TASK DETAILS:
Extract the complete data exactly as given.

** Start of RECORDED INFORMATION **

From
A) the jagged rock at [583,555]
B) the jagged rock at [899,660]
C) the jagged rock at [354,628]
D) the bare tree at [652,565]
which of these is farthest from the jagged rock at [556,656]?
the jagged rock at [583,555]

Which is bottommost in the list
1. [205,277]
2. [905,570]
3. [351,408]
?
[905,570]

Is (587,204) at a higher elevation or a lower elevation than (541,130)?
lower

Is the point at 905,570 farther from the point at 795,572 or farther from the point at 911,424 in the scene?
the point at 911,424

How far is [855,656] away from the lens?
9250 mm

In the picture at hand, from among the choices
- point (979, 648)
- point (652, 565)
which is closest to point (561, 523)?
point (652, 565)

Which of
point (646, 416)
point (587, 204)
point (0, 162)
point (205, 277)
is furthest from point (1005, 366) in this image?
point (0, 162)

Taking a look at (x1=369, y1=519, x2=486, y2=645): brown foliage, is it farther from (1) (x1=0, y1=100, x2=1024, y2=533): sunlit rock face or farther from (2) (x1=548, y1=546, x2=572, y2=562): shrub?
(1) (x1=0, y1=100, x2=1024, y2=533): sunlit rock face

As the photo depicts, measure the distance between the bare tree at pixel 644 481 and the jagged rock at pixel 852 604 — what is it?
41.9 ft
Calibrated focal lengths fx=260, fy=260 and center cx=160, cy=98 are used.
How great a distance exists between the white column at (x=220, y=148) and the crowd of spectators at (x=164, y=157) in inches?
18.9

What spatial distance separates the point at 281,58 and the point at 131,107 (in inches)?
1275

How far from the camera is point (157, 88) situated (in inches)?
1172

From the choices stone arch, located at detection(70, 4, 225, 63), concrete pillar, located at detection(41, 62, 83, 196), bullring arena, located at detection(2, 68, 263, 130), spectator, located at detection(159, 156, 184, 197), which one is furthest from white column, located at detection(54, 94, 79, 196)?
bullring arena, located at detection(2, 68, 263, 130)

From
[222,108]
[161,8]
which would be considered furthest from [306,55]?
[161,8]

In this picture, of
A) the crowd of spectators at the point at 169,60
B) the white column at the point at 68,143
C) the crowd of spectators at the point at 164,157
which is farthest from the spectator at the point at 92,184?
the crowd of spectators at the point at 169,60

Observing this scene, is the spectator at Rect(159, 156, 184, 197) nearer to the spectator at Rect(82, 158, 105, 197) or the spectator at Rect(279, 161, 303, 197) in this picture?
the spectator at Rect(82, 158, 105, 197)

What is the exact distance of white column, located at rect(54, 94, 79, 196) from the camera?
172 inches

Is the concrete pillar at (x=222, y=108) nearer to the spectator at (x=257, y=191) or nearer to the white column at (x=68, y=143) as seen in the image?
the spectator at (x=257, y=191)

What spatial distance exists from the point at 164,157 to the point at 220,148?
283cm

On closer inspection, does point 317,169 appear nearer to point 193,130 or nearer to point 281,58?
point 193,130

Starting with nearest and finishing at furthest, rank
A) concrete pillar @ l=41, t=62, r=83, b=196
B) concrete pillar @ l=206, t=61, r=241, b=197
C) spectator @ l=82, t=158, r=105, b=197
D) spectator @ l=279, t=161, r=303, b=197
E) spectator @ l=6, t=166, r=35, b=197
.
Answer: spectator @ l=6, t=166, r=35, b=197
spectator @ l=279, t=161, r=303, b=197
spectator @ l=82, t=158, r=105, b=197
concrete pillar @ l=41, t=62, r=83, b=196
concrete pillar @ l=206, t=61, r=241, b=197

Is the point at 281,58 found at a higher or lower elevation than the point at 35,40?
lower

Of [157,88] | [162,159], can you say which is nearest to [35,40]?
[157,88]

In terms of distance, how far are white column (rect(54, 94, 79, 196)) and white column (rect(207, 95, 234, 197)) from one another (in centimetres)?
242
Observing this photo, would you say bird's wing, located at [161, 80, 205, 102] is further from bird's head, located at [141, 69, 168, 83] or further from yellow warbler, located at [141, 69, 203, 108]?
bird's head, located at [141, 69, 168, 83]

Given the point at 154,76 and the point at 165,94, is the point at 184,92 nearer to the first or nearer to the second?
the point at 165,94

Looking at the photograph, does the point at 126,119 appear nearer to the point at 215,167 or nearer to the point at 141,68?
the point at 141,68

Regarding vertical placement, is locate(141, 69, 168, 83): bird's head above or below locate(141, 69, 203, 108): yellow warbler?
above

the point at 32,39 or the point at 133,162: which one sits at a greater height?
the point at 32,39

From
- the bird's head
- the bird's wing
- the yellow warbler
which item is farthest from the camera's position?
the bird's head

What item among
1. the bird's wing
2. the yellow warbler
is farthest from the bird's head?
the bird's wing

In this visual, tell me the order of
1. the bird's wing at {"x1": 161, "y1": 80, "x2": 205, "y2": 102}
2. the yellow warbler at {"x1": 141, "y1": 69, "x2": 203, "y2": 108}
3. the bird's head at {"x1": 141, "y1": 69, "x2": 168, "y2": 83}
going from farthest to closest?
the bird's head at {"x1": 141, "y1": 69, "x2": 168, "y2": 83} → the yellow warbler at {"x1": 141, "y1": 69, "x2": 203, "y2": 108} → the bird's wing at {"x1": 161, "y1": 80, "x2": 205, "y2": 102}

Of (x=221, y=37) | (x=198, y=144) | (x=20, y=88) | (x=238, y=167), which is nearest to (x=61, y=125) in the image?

** End of RECORDED INFORMATION **

ANSWER FOR THIS EXERCISE:
From
A) the jagged rock at [583,555]
B) the jagged rock at [899,660]
C) the jagged rock at [354,628]
D) the bare tree at [652,565]
which of these is farthest from the jagged rock at [556,656]?
the jagged rock at [583,555]

Which is bottommost in the list
1. [205,277]
2. [905,570]
3. [351,408]
?
[905,570]

Is (587,204) at a higher elevation or a lower elevation than (541,130)?
lower

Is the point at 905,570 farther from the point at 795,572 or farther from the point at 911,424 in the scene?
the point at 911,424

How far is [855,656] away from the lens?
9250 mm

In the picture at hand, from among the choices
- point (979, 648)
- point (652, 565)
which is closest to point (561, 523)?
point (652, 565)

Which of
point (646, 416)
point (587, 204)
point (0, 162)
point (205, 277)
is furthest from point (1005, 366) in this image?
point (0, 162)

Taking a look at (x1=369, y1=519, x2=486, y2=645): brown foliage, is it farther from (1) (x1=0, y1=100, x2=1024, y2=533): sunlit rock face or farther from (2) (x1=548, y1=546, x2=572, y2=562): shrub?
(1) (x1=0, y1=100, x2=1024, y2=533): sunlit rock face

As the photo depicts, measure the distance between the bare tree at pixel 644 481 and the jagged rock at pixel 852 604 — what is it?
41.9 ft
Calibrated focal lengths fx=260, fy=260 and center cx=160, cy=98 are used.
How great a distance exists between the white column at (x=220, y=148) and the crowd of spectators at (x=164, y=157) in inches?
18.9

What spatial distance separates the point at 281,58 and the point at 131,107 (in inches)?
1275

How far from the camera is point (157, 88) situated (in inches)?
1172

From the choices stone arch, located at detection(70, 4, 225, 63), concrete pillar, located at detection(41, 62, 83, 196), bullring arena, located at detection(2, 68, 263, 130), spectator, located at detection(159, 156, 184, 197), which one is furthest from white column, located at detection(54, 94, 79, 196)?
bullring arena, located at detection(2, 68, 263, 130)

From
[222,108]
[161,8]
which would be considered furthest from [306,55]?
[161,8]

In this picture, of
A) the crowd of spectators at the point at 169,60
B) the white column at the point at 68,143
C) the crowd of spectators at the point at 164,157
which is farthest from the spectator at the point at 92,184?
the crowd of spectators at the point at 169,60

Observing this scene, is the spectator at Rect(159, 156, 184, 197) nearer to the spectator at Rect(82, 158, 105, 197) or the spectator at Rect(279, 161, 303, 197) in this picture?
the spectator at Rect(82, 158, 105, 197)

What is the exact distance of white column, located at rect(54, 94, 79, 196) from the camera?
172 inches

Is the concrete pillar at (x=222, y=108) nearer to the spectator at (x=257, y=191) or nearer to the white column at (x=68, y=143) as seen in the image?
the spectator at (x=257, y=191)

What spatial distance exists from the point at 164,157 to the point at 220,148?
283cm

On closer inspection, does point 317,169 appear nearer to point 193,130 or nearer to point 281,58?
point 193,130

Starting with nearest and finishing at furthest, rank
A) concrete pillar @ l=41, t=62, r=83, b=196
B) concrete pillar @ l=206, t=61, r=241, b=197
C) spectator @ l=82, t=158, r=105, b=197
D) spectator @ l=279, t=161, r=303, b=197
E) spectator @ l=6, t=166, r=35, b=197
.
Answer: spectator @ l=6, t=166, r=35, b=197
spectator @ l=279, t=161, r=303, b=197
spectator @ l=82, t=158, r=105, b=197
concrete pillar @ l=41, t=62, r=83, b=196
concrete pillar @ l=206, t=61, r=241, b=197

Is the point at 281,58 found at a higher or lower elevation than the point at 35,40?
lower

Of [157,88] | [162,159], can you say which is nearest to [35,40]?
[157,88]

In terms of distance, how far are white column (rect(54, 94, 79, 196)) and white column (rect(207, 95, 234, 197)) from one another (in centimetres)?
242
Observing this photo, would you say bird's wing, located at [161, 80, 205, 102] is further from bird's head, located at [141, 69, 168, 83] or further from yellow warbler, located at [141, 69, 203, 108]?
bird's head, located at [141, 69, 168, 83]

Given the point at 154,76 and the point at 165,94, is the point at 184,92 nearer to the first or nearer to the second?
the point at 165,94

Looking at the photograph, does the point at 126,119 appear nearer to the point at 215,167 or nearer to the point at 141,68?
the point at 141,68

Regarding vertical placement, is locate(141, 69, 168, 83): bird's head above or below locate(141, 69, 203, 108): yellow warbler?
above

the point at 32,39 or the point at 133,162: which one sits at a greater height?
the point at 32,39

From
- the bird's head
- the bird's wing
- the yellow warbler
which item is farthest from the camera's position?
the bird's head

What item among
1. the bird's wing
2. the yellow warbler
is farthest from the bird's head?
the bird's wing

In this visual, tell me the order of
1. the bird's wing at {"x1": 161, "y1": 80, "x2": 205, "y2": 102}
2. the yellow warbler at {"x1": 141, "y1": 69, "x2": 203, "y2": 108}
3. the bird's head at {"x1": 141, "y1": 69, "x2": 168, "y2": 83}
going from farthest to closest?
the bird's head at {"x1": 141, "y1": 69, "x2": 168, "y2": 83} → the yellow warbler at {"x1": 141, "y1": 69, "x2": 203, "y2": 108} → the bird's wing at {"x1": 161, "y1": 80, "x2": 205, "y2": 102}

Of (x=221, y=37) | (x=198, y=144) | (x=20, y=88) | (x=238, y=167), which is nearest to (x=61, y=125) in the image?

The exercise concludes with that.